Korban Tewas Banjir Mandailing Natal 17 Orang, Mayoritas Anak Sekolah

Jakarta – Korban banjir bandang yang terjadi di Mandailing Natal, Sumatera Utara bertambah menjadi 17 orang. Sebagian besar merupakan anak sekolah.

Kepala Pusat Data Informasi dan Humas Badan Nasional Penanggulangan Bencana (BNPB) Sutopo Purwo Nugroho mengatakan, evakuasi yang dilakukan tim SAR gabungan bersama relawan dan masyarakat telah menemukan 17 korban meninggal akibat banjir bandang di Kabupaten Mandailing Natal. Sebanyak 11 titik longsor yang awalnya menutup beberapa ruas jalan di Mandailing Natal juga sudah dapat diatasi.

Alat berat juga dikerahkan untuk membersihakn material longsor dan mengevakuasi korban.

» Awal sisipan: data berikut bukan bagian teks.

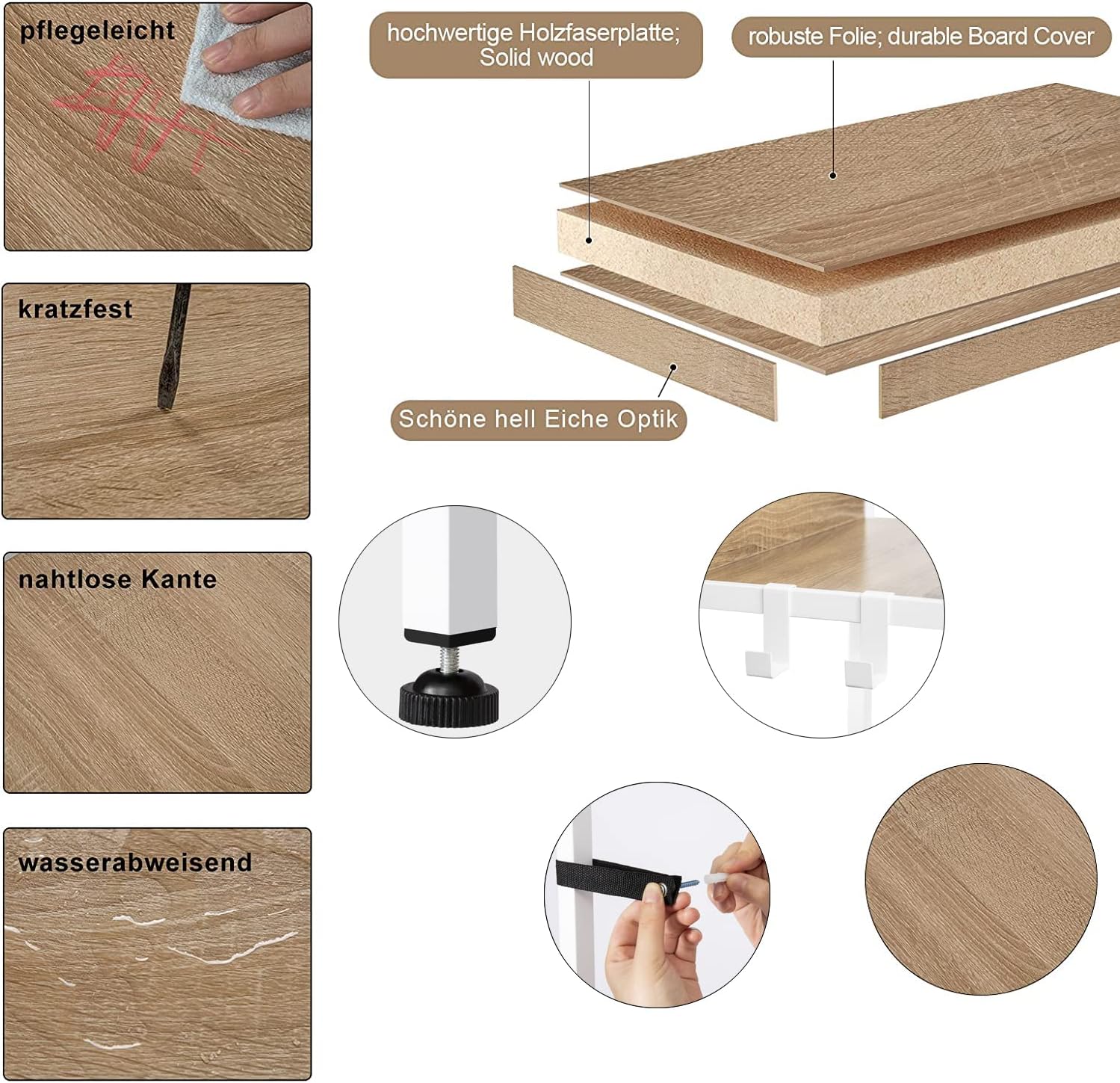 pflegeleicht

kratzfest

nahtlose Kante

wasserabweisend

hochwertige Holzfaserplatte; Solid wood

robuste Folie; durable Board Cover

Schöne hell Eiche Optik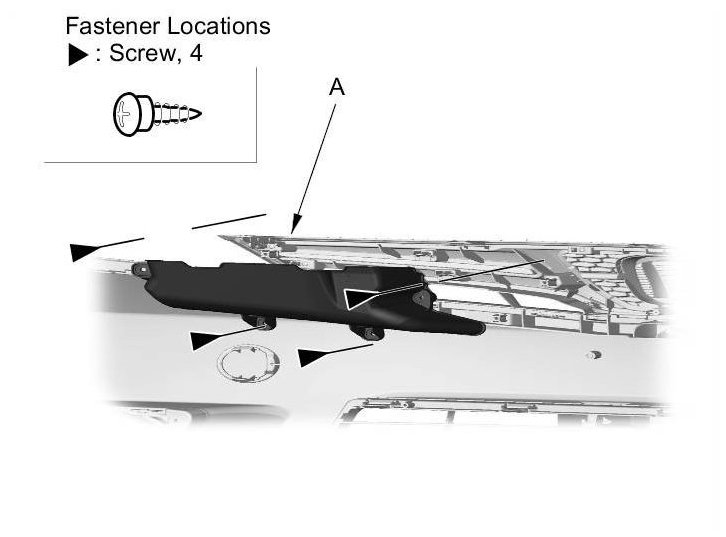 Fastener Locations
▶ : Screw, 4

A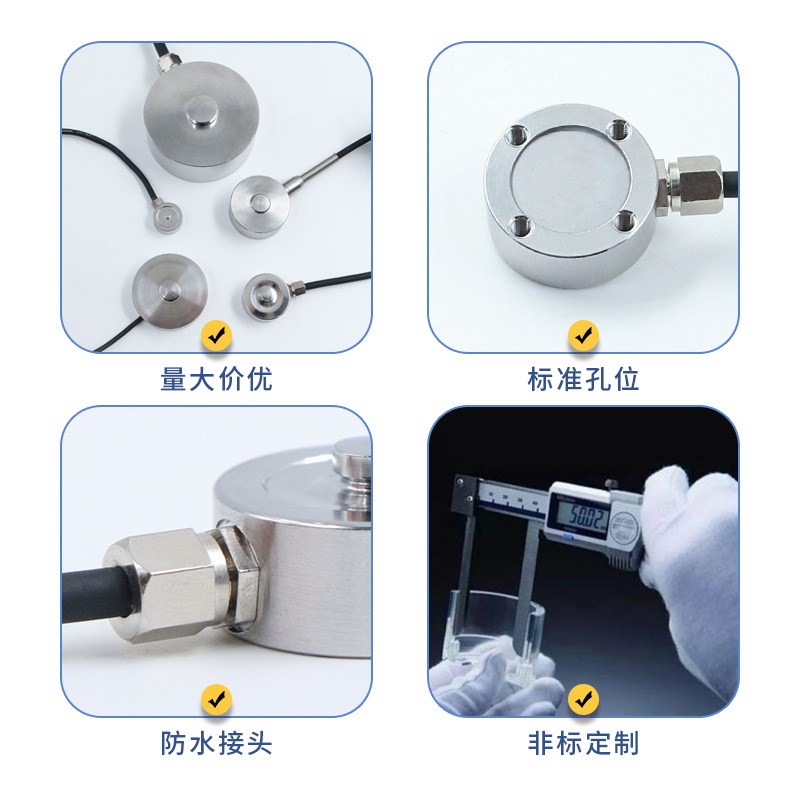 量大价优

标准孔位

防水接头

50.02

非标定制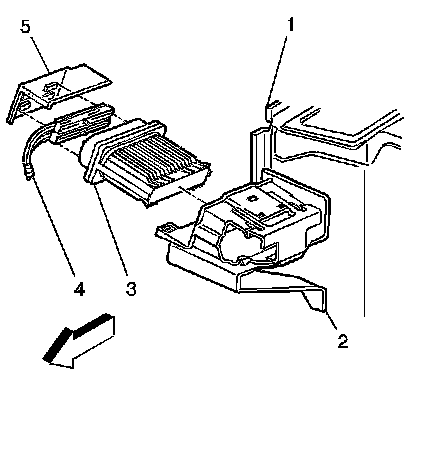 5
1
4
3
2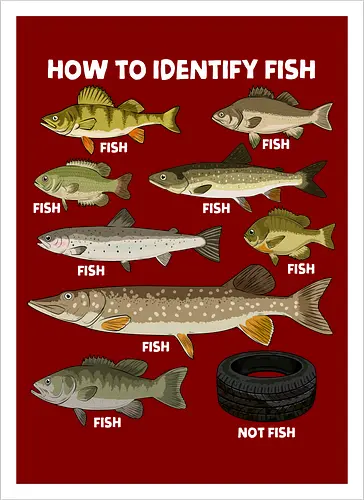 HOW TO IDENTIFY FISH

FISH

FISH

FISH

FISH

FISH

FISH

FISH

FISH

NOT FISH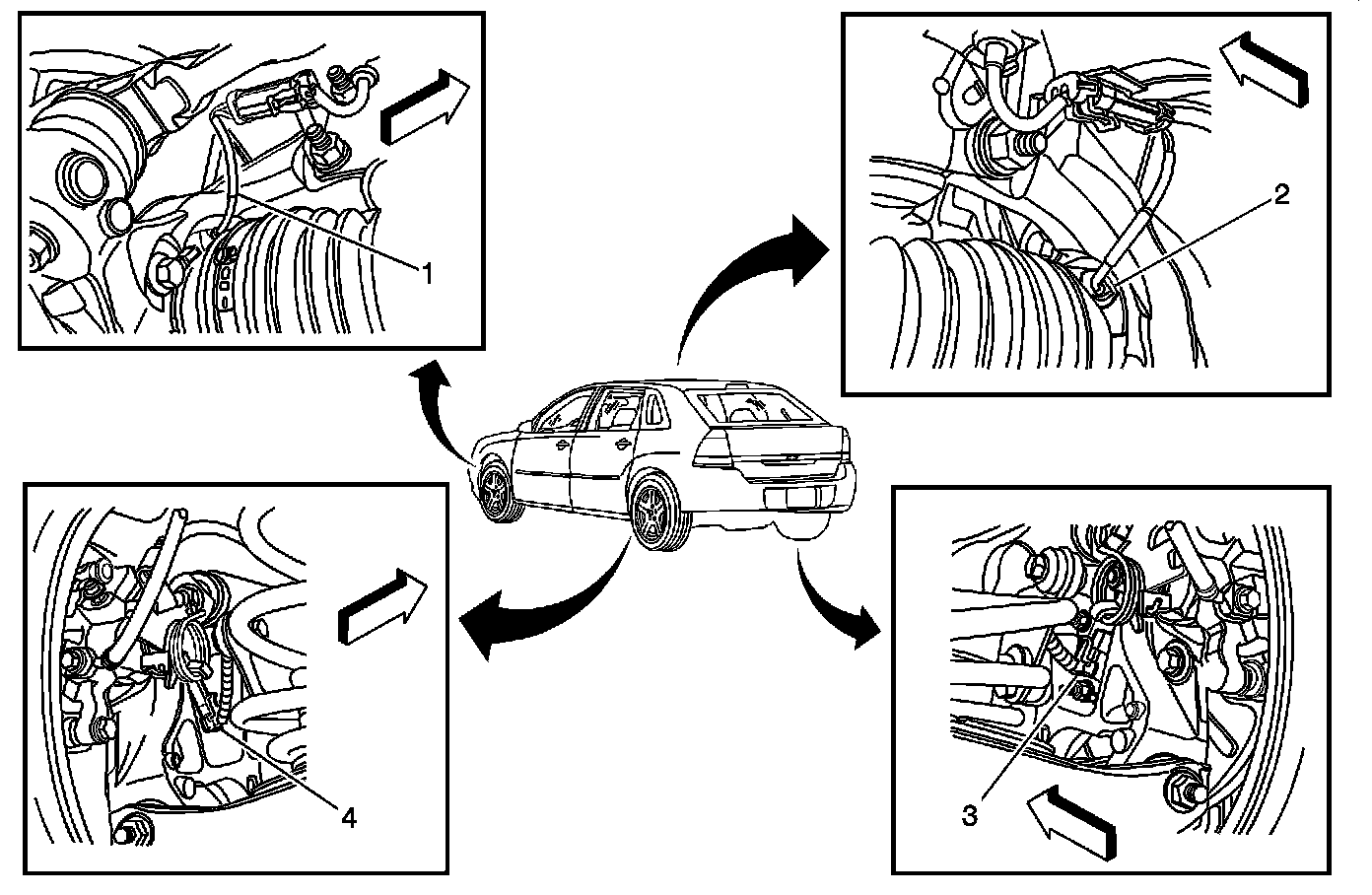 1

2

4

3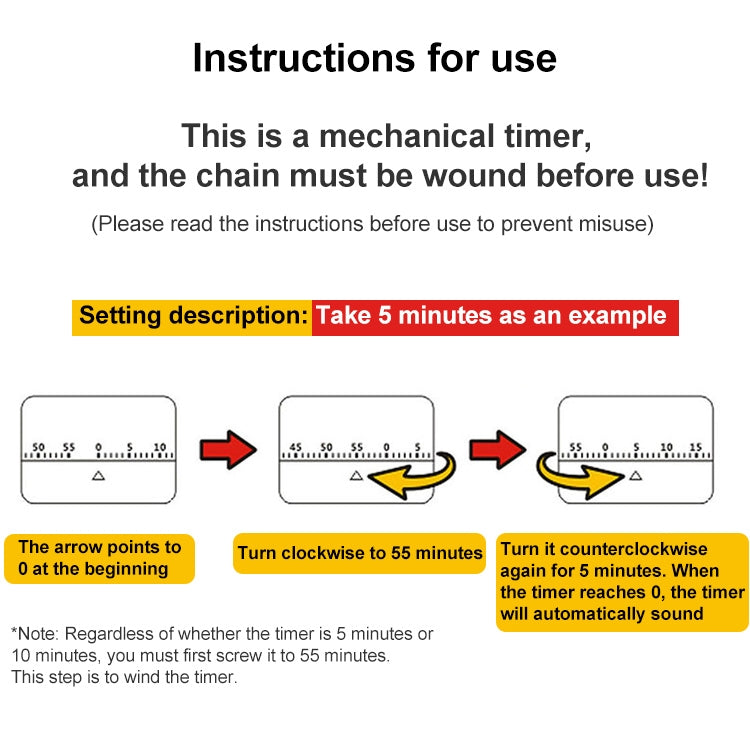 Instructions for use

This is a mechanical timer, and the chain must be wound before use!

(Please read the instructions before use to prevent misuse)

Setting description: Take 5 minutes as an example

50 55 0 5 10

45 50 55 0 5

55 0 5 10 15

The arrow points to 0 at the beginning

Turn clockwise to 55 minutes

Turn it counterclockwise again for 5 minutes. When the timer reaches 0, the timer will automatically sound

*Note: Regardless of whether the timer is 5 minutes or 10 minutes, you must first screw it to 55 minutes. This step is to wind the timer.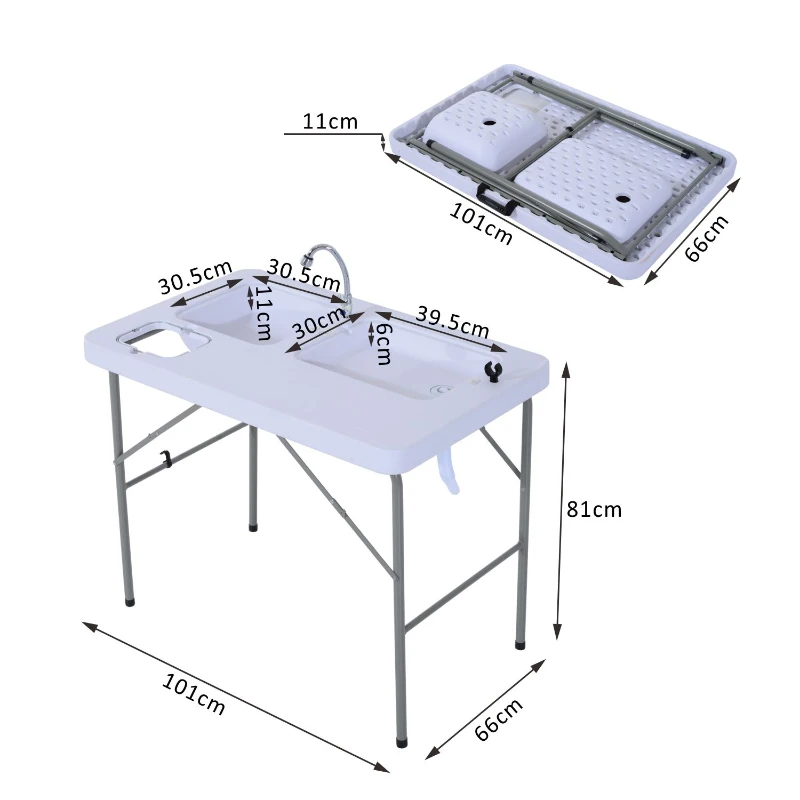 11cm

101cm

66cm

30.5cm

30.5cm

11cm

30cm

39.5cm

6cm

81cm

101cm

66cm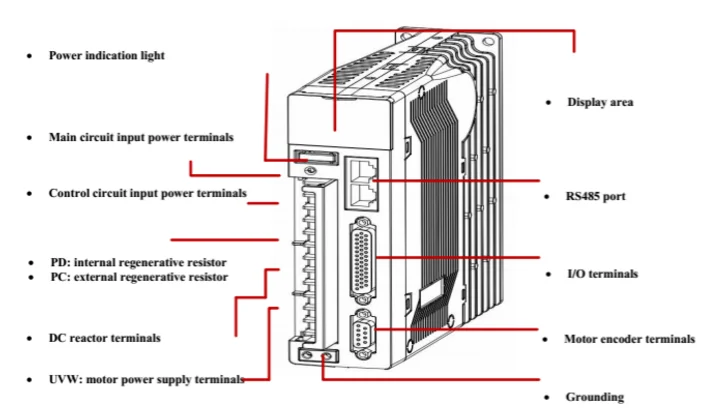 • Power indication light

• Main circuit input power terminals

• Control circuit input power terminals

• PD: internal regenerative resistor
• PC: external regenerative resistor

• DC reactor terminals

• UVW: motor power supply terminals

• Display area

• RS485 port

• I/O terminals

• Motor encoder terminals

• Grounding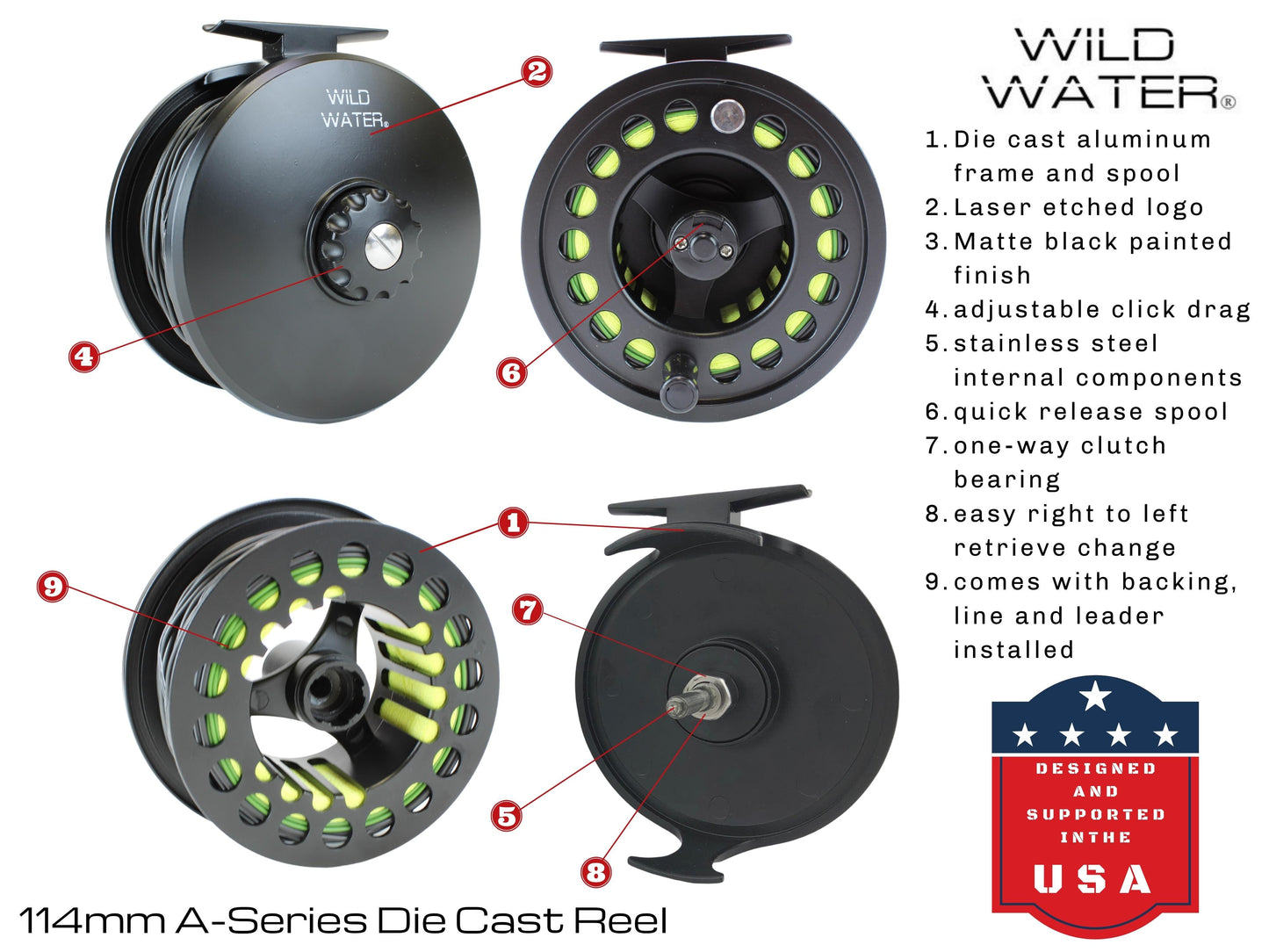 WILD WATER®

2

4

6

9

1

7

5

8

WILD WATER®

1. Die cast aluminum frame and spool
2. Laser etched logo
3. Matte black painted finish
4. adjustable click drag
5. stainless steel internal components
6. quick release spool
7. one-way clutch bearing
8. easy right to left retrieve change
9. comes with backing, line and leader installed

DESIGNED AND SUPPORTED IN THE USA

114mm A-Series Die Cast Reel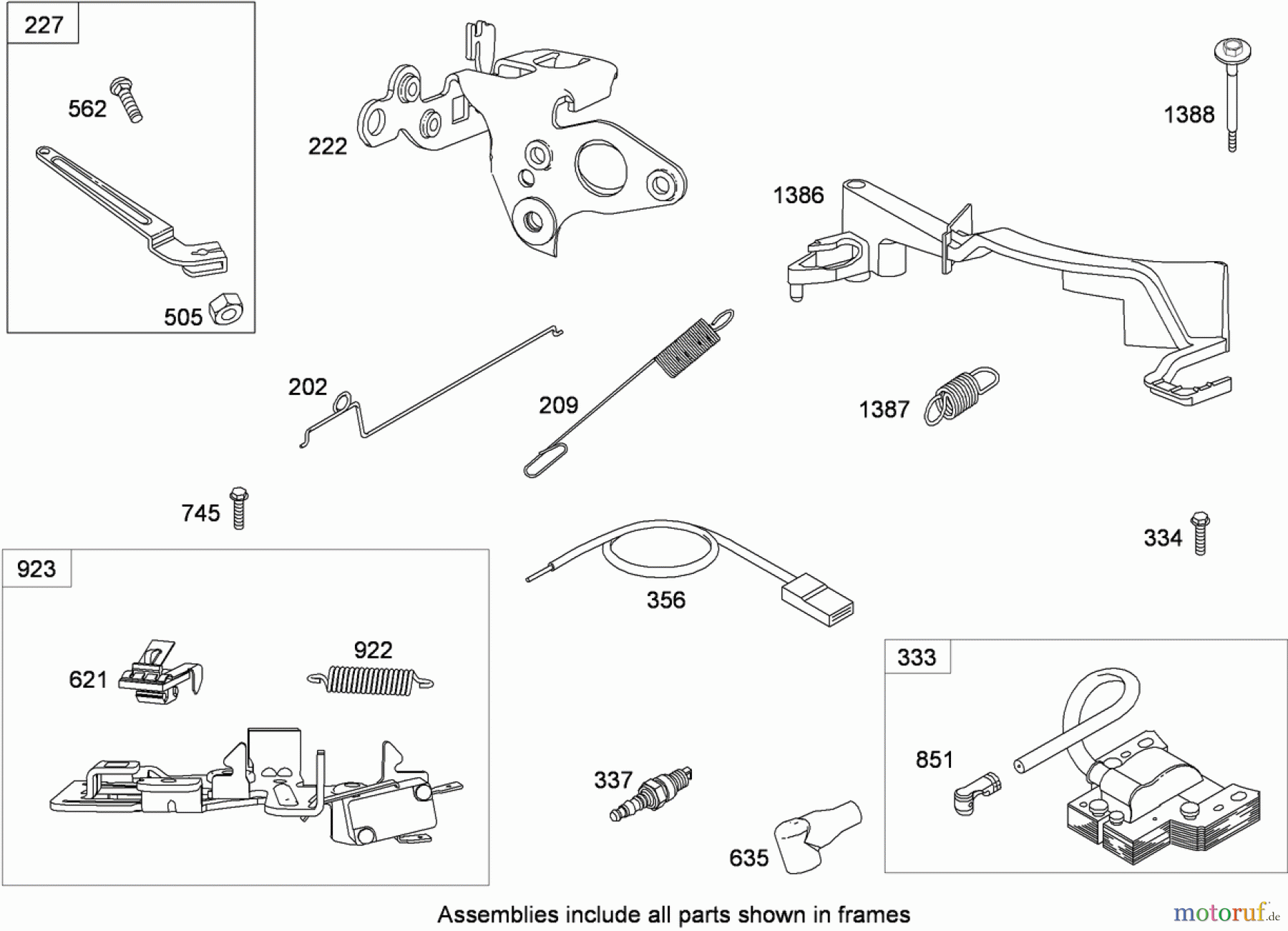 227

562

505

222

1388

1386

202

209

1387

745

334

923

356

621

922

333

851

337

635

Assemblies include all parts shown in frames

motoruf.de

“Jumlah korban meninggal dunia tercatat 17 orang hingga malam ini yaitu 12 orang anak sekolah di Kecamatan Ulu Pungkut, 3 orang pekerja gorong-gorong jalan di Kecamatan Muara Batang Gadis, dan 2 orang yang kecelakaan mobil masuk ke Sungai Aek Batang Gadis saat banjir,” kata Sutopo dalam keterangan tertulis yang diterima detikcom, Sabtu (13/10/2018).

Sutopo mengatakan, 12 orang anak sekolah yang meninggal tersebut merupakan bagian dari 29 anak sekolah SD Negeri 235 yang masuk sore pada saat banjir bandang menerjang Desa Muara Saladi, Kecamatan Ulu Pungkut, pada Jumat (12/10) sore. Sementara sisanya sebanyak 17 anak berhasil diselamatkan.

“Semua korban adalah anak-anak berusia di bawah 12 tahun. Dari 17 anak yang selamat 7 anak di antaranya luka-luka dan dirawat di Puskesmas setempat. Selain itu 2 orang guru juga ditemukan selamat. Korban selamat ditemukan di bawah reruntuhan bangunan dan sebagian terseret oleh banjir bandang,” jelas Sutopo.

Sutopo menambahkan, banjir bandang tersebut juga menyebabkan 12 rumah hanyut dan rusak total. Selain itu ada 9 rumah rusak berat dan 3 bangunan fasilitas umum rusak berat di Desa Muara Saladi. Masyarakat mengungsi di rumah kerabatnya.

“Sedangkan 2 korban meninggal yang ditemukan di dalam mobil yang tercebur ke Sungai Aek Batang Gadis adalah seorang pegawai PT Bank Sumut dan seorang anggota Polri yang sedang mengawal pegawai PT Bank Sumut. Korban telah diserahkan kepada pihak keluarga. Sedangkan korban 3 orang pekerja gorong-gorong jalan di Kecamatan Muara Batang Gadis juga sudah diserahkan pada keluarga,” kata Sutopo.

“Hingga malam ini tidak lagi ada laporan kelurga yang merasa kehilangan anggota keluarganya di 11 kecamatan di Kabupaten Mandailing Natal yang mengalami banjir bandang, banjir dan longsor,” tambah Sutopo.